> _SET PROBLEM_:
Please continue the following authors' reply to a referee about their gaze-target study, starting after its last sentence.

> _TEXT SHOWN_:
We thank the referee for the constructive comments that highlight opportunities to improve the clarity and completeness of our manuscript. We address each major comment point by point below, providing clarifications based on the existing work and indicating where revisions will strengthen the paper.

read point-by-point responses

Referee: [Abstract] Abstract: the headline F1-score of 0.829 is presented without any information on dataset size (number of videos, students, frames), how the five gaze targets were defined and annotated for ground truth, the identity or training details of the supervised baselines, or any error analysis. These omissions make it impossible to judge whether the reported performance and stability advantage are supported by the data.

> _DATA EXTRACT_:
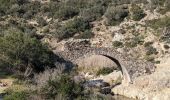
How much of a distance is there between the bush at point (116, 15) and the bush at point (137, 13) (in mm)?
1260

> _WRITTEN ANSWER_:
Authors: We agree that the abstract would benefit from additional context. In the revised version, we will expand the abstract to specify the dataset composition (number of videos, students, and frames), briefly define the five gaze targets (laptop, peer, teacher, whiteboard, and other), note that ground-truth labels were obtained via human annotation solely for evaluation, identify the supervised baselines (including their architectures and training regimes), and reference the error analysis already present in the Results section. These details are fully elaborated in the Methods and Results sections. revision: yes
Referee: [Method] Method / Evaluation: the central claim of scalable, annotation-free performance rests on the untested assumption that YOLO11, YOLOE-26, and Gaze-LLE generalize zero-shot to multi-student classroom footage. No domain-gap quantification, failure-case analysis, or ablation on camera angle/lighting/occlusion differences is provided, which directly undermines both the F1 result and the cross-configuration robustness assertion.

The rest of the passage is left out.